Can you reproduce all of the records below word for word, leaving out the pictures?
----
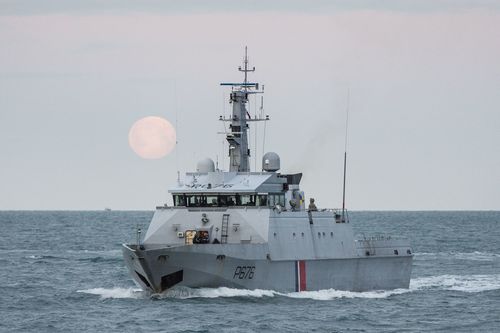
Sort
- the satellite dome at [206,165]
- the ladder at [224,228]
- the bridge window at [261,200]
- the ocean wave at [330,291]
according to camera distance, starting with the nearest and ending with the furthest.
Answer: the ocean wave at [330,291]
the ladder at [224,228]
the bridge window at [261,200]
the satellite dome at [206,165]

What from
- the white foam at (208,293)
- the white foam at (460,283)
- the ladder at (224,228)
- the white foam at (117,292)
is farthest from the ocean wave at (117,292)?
the white foam at (460,283)

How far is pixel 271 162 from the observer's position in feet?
160

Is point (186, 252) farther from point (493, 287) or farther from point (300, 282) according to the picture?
point (493, 287)

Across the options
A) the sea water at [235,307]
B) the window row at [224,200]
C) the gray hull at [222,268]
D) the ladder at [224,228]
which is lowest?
the sea water at [235,307]

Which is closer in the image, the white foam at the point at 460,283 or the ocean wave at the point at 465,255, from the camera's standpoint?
the white foam at the point at 460,283

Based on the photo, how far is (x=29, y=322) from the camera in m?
41.7

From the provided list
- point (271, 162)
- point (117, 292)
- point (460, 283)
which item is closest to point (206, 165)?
point (271, 162)

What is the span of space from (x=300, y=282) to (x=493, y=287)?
12.3 m

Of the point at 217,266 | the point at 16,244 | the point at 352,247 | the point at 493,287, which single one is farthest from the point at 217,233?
the point at 16,244

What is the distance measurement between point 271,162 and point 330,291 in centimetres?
559

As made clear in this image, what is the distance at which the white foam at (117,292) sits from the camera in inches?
1866

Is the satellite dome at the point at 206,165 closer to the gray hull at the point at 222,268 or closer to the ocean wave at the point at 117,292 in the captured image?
the gray hull at the point at 222,268

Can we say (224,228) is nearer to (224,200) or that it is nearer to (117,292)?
(224,200)

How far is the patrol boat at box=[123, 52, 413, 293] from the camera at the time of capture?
43.9 m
----
COMPLETE RESPONSE:
Sort
- the satellite dome at [206,165]
- the ladder at [224,228]
- the bridge window at [261,200]
- the ocean wave at [330,291]
according to camera distance, starting with the nearest and ending with the furthest.
Answer: the ocean wave at [330,291]
the ladder at [224,228]
the bridge window at [261,200]
the satellite dome at [206,165]

What from
- the white foam at (208,293)
- the white foam at (460,283)
- the ladder at (224,228)
- the white foam at (117,292)
is farthest from the ocean wave at (117,292)?
the white foam at (460,283)

How far is pixel 271 162 from the observer's position in feet?
160

Is point (186, 252) farther from point (493, 287) or farther from point (300, 282) according to the picture?
point (493, 287)

Across the options
A) the sea water at [235,307]
B) the window row at [224,200]
C) the gray hull at [222,268]
D) the ladder at [224,228]
which is lowest?
the sea water at [235,307]

Which is closer in the image, the white foam at the point at 460,283 or the ocean wave at the point at 465,255, from the camera's standpoint?
the white foam at the point at 460,283

Based on the photo, how far is (x=29, y=322) from the camera in m?
41.7

From the provided list
- point (271, 162)
- point (117, 292)
- point (460, 283)
which item is closest to point (206, 165)?
point (271, 162)

What is the span of space from (x=300, y=282) to (x=493, y=287)?
12.3 m

Of the point at 217,266 | the point at 16,244 | the point at 352,247 | the point at 493,287, which single one is farthest from the point at 217,233?
the point at 16,244

What is the distance measurement between point 271,162 and point 330,291 in centimetres?
559

As made clear in this image, what is the distance at which the white foam at (117,292) sits from the camera in inches?
1866

Is the satellite dome at the point at 206,165 closer to the gray hull at the point at 222,268 or closer to the ocean wave at the point at 117,292 in the captured image?
the gray hull at the point at 222,268

Can we say (224,228) is nearer to (224,200) or that it is nearer to (117,292)?
(224,200)

How far is the patrol boat at box=[123, 52, 413, 293] from the camera at the time of capture?
43.9 m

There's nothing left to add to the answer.